The Supreme Court on Monday said it has declined to consider an appeal by a carpet and floor-covering company that was sued by its employees for hiring illegal immigrants in an effort to depress wages.
Mohawk Industries Inc. had sought to have the case dismissed, something lower federal courts had declined to do. The Court's decision allows the suit to proceed in federal court.
The case was argued before the Supreme Court in April last year but the justices did not issue a ruling. Instead, they sent it back to a lower court to be reconsidered in light of a decision by the justices in a similar case.
The 11th Circuit Court of Appeals ruled last September that the lawsuit by Shirley Williams and other Mohawk workers could go ahead, however. The carpet and floor coverings company then appealed to the Supreme Court a second time.

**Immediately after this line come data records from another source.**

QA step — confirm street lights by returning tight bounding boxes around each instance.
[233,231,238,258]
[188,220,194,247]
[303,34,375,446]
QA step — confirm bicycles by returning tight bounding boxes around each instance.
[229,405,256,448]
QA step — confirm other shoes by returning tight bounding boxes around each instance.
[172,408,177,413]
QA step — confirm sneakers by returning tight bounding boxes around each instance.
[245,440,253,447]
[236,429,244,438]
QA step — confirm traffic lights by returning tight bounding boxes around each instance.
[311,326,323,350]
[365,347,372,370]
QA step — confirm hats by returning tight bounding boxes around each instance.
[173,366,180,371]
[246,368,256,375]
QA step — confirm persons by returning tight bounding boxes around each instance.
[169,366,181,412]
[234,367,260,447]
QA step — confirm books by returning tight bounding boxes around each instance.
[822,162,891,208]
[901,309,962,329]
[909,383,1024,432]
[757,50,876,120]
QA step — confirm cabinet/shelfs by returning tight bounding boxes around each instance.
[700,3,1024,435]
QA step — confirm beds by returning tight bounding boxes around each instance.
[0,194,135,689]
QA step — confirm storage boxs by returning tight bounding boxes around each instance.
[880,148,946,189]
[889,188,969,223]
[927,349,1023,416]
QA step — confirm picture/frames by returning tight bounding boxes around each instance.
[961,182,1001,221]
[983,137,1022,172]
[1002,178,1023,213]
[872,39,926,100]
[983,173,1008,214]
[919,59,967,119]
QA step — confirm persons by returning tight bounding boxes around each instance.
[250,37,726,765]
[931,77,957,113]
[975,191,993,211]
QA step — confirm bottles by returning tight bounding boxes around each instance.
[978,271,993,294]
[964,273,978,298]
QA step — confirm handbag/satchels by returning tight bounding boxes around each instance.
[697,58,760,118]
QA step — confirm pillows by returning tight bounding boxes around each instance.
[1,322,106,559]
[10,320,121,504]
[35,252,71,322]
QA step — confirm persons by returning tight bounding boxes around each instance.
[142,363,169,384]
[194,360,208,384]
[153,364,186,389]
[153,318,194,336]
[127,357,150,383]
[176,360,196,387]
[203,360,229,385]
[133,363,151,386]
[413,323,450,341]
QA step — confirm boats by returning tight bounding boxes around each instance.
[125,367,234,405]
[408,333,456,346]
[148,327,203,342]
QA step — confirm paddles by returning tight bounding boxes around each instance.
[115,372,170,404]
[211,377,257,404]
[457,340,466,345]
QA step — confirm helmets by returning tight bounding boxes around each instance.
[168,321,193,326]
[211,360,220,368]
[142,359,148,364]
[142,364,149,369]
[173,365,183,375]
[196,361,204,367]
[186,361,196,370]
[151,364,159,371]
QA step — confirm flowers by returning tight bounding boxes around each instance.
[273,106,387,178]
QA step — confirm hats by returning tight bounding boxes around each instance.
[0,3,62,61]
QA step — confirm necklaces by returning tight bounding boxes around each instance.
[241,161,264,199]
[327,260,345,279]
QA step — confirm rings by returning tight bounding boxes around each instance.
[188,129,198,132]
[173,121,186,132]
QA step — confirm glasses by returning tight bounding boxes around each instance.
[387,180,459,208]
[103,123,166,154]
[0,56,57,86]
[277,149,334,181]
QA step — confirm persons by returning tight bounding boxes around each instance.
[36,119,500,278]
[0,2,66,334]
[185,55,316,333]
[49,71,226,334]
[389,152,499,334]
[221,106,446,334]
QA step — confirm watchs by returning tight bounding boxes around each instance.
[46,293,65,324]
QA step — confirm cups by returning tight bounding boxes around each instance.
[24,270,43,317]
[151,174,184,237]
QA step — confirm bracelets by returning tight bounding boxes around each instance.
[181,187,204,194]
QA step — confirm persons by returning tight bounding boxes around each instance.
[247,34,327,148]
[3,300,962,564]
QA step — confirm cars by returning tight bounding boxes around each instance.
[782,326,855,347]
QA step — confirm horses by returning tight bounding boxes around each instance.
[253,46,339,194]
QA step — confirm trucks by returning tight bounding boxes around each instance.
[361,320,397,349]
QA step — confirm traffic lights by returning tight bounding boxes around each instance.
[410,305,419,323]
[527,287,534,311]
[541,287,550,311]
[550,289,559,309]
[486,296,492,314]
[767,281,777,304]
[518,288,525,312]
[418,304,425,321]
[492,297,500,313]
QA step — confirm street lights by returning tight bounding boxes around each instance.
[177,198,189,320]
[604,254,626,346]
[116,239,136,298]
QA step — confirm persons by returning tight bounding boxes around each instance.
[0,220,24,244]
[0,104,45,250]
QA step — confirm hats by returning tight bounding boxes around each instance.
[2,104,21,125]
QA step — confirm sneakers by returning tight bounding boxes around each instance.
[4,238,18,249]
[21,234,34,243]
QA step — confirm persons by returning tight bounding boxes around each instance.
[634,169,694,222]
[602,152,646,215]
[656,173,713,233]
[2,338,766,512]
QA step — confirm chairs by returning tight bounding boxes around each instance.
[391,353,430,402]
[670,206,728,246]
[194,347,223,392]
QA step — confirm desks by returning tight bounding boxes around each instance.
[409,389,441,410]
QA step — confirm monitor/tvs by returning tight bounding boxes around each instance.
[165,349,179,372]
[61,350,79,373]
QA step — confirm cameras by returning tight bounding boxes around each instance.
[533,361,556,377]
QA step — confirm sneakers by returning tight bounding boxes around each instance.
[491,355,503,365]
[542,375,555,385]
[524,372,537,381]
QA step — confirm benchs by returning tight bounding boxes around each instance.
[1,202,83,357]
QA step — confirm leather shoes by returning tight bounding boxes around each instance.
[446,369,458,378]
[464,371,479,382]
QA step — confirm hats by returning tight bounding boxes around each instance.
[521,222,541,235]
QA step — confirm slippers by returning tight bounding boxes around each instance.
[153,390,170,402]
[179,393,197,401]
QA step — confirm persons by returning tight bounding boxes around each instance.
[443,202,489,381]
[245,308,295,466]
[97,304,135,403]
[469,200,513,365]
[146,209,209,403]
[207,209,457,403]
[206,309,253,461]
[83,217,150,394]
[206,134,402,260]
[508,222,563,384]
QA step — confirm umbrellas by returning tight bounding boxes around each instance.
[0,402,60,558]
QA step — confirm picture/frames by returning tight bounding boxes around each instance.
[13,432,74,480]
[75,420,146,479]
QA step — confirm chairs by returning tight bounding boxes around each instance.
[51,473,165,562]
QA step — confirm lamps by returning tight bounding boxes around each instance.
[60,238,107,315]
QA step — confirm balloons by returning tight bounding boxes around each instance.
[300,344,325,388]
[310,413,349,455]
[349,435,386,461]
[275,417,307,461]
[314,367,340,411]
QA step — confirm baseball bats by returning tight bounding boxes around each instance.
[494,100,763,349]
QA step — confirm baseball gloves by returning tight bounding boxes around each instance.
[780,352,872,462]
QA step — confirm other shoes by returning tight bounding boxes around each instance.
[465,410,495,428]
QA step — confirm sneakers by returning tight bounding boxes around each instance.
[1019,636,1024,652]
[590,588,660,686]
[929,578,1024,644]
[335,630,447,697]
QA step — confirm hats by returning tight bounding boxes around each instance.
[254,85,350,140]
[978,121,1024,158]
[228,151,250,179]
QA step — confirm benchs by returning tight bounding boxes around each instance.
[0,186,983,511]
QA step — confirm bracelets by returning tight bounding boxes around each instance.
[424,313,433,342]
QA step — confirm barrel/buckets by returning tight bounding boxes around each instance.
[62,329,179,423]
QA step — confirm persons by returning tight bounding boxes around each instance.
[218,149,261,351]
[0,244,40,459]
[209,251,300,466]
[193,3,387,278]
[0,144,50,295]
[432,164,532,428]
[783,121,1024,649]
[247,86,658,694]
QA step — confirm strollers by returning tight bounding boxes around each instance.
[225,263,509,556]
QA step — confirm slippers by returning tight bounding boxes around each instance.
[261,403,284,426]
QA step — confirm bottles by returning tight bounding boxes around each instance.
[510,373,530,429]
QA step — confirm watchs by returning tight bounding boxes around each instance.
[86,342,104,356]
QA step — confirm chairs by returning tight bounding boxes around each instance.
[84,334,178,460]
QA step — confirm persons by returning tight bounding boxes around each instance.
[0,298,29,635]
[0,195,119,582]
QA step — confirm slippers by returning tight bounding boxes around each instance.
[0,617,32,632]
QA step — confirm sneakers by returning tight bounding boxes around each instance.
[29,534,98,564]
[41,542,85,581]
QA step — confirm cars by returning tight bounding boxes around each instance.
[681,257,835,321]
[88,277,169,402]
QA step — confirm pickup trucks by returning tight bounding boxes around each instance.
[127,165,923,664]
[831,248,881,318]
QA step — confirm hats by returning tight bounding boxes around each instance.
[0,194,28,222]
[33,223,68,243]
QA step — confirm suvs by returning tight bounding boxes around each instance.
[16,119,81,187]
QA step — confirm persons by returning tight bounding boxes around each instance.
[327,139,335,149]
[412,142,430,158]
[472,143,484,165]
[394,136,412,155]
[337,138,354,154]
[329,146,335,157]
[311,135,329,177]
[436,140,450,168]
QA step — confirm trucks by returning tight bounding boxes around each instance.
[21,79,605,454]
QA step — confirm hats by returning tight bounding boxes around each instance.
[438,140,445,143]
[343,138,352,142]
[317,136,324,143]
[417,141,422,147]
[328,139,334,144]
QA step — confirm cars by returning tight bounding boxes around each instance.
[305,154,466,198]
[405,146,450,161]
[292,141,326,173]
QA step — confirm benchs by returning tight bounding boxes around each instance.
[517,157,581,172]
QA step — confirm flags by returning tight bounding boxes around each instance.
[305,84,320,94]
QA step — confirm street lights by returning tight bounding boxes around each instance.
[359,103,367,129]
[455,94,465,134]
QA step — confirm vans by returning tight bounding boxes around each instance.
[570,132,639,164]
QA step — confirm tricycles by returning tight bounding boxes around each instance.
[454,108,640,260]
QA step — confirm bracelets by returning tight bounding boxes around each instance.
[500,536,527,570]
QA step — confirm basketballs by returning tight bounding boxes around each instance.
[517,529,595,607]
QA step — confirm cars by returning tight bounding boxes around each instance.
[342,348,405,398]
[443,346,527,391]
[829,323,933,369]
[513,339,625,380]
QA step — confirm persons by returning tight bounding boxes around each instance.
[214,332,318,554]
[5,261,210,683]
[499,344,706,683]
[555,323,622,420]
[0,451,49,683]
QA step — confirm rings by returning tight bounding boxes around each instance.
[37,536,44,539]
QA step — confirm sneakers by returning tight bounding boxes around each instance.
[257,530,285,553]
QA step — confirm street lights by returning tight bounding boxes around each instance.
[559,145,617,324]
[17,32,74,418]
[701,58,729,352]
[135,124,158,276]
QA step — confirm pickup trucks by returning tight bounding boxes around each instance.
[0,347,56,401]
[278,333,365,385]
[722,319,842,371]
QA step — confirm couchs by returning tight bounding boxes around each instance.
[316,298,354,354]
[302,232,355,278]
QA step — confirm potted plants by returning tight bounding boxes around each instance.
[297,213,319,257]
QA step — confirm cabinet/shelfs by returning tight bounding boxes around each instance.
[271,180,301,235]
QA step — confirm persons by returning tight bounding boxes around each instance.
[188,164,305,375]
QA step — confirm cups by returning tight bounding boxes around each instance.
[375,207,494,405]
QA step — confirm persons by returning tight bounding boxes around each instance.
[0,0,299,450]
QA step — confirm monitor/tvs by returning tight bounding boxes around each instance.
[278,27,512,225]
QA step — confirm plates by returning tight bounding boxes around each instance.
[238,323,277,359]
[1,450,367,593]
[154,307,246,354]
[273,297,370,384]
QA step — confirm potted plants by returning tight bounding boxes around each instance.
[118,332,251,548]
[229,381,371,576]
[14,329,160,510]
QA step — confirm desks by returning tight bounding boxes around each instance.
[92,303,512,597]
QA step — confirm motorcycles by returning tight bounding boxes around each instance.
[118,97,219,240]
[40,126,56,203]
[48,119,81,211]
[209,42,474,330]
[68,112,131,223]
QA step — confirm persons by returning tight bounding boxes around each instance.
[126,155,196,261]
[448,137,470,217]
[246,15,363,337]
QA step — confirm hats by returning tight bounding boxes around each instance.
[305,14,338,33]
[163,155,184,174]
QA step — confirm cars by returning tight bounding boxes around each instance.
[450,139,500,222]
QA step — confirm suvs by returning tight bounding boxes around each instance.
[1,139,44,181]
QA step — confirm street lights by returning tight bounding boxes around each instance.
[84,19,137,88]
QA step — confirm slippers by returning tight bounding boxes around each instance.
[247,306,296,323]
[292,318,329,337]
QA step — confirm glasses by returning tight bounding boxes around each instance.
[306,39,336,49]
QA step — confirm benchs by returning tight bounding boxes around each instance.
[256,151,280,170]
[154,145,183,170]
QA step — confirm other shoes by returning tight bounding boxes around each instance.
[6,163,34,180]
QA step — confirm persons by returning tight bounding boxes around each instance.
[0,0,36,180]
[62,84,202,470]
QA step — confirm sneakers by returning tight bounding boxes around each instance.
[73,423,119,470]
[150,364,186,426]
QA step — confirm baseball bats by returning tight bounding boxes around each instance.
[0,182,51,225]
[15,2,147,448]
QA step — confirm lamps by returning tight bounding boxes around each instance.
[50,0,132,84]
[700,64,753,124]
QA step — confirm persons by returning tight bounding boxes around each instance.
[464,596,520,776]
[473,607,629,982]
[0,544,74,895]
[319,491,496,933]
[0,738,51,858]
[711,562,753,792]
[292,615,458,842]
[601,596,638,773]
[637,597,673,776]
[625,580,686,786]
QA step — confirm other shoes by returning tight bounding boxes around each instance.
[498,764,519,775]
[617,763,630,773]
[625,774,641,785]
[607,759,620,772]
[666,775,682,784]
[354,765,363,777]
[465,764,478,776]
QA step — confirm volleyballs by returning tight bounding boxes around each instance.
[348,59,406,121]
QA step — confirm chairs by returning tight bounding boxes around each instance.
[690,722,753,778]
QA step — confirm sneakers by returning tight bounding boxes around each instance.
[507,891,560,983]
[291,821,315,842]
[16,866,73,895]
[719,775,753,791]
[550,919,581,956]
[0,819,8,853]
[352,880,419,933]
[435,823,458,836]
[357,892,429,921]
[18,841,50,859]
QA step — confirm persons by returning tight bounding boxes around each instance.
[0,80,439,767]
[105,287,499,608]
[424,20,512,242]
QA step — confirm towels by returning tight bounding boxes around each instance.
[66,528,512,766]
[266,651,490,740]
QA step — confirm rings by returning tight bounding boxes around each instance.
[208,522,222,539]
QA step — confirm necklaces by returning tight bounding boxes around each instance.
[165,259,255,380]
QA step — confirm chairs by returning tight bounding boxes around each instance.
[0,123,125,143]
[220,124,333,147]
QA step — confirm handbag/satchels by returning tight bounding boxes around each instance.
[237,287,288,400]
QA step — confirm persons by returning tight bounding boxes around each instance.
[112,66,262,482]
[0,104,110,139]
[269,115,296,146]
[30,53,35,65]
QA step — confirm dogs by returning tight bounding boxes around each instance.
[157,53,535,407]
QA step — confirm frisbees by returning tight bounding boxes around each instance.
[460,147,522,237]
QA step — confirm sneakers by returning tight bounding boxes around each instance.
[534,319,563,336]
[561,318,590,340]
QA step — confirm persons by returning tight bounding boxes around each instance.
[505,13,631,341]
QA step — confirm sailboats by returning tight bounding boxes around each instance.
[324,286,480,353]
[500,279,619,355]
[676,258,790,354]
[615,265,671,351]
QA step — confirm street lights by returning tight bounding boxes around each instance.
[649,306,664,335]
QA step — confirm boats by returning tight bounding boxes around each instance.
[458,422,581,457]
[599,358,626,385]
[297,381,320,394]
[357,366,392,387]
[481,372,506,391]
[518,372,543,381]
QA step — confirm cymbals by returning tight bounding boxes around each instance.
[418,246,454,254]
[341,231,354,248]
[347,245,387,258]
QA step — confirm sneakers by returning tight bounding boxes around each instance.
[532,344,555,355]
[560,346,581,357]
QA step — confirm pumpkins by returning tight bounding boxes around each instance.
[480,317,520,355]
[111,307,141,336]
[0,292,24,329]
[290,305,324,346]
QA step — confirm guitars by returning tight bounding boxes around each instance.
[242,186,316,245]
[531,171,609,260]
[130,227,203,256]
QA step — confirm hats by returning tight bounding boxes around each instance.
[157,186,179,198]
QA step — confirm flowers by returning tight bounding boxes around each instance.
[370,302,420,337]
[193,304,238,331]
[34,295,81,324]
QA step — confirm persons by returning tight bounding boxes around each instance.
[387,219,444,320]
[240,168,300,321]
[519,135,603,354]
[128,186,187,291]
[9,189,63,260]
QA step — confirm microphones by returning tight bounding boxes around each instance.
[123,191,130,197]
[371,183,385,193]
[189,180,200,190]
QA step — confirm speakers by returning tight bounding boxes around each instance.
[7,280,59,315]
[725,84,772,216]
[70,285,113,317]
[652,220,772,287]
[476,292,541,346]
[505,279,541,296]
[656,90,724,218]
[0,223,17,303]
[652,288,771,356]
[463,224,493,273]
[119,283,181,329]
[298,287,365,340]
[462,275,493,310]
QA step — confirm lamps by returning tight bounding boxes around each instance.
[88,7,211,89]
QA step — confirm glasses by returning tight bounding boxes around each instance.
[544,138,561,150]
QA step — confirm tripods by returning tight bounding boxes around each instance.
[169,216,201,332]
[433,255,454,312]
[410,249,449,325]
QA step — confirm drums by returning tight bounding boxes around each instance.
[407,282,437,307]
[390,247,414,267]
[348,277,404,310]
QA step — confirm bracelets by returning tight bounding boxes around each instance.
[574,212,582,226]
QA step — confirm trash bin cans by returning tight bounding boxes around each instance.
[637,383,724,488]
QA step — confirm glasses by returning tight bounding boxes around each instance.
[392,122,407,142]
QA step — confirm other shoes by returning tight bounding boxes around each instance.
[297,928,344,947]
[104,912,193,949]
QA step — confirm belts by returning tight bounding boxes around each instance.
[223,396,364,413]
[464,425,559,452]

At issue in the case is the use of civil lawsuits under the Racketeer Influenced and Corrupt Organizations Act, or RICO, which was originally intended to fight organized crime. Williams and the other Mohawk employees charge that the company violated RICO by conspiring with employment recruiting agencies to hire illegal workers in an effort to lower wages.
The workers claim they received lower wages than employees at other companies in the northern Georgia region where Mohawk is based. The area is known as the "Carpet Capital of the World" and is home to carpet plants for Shaw Industries, Interface and other companies.
Calhoun, Ga.-based Mohawk argues that its contracts with outside employment agencies do not constitute a racketeering enterprise and the workers were not directly harmed by the conduct alleged to have violated RICO.
The case is Mohawk Industries Inc. v. Williams, 06-873.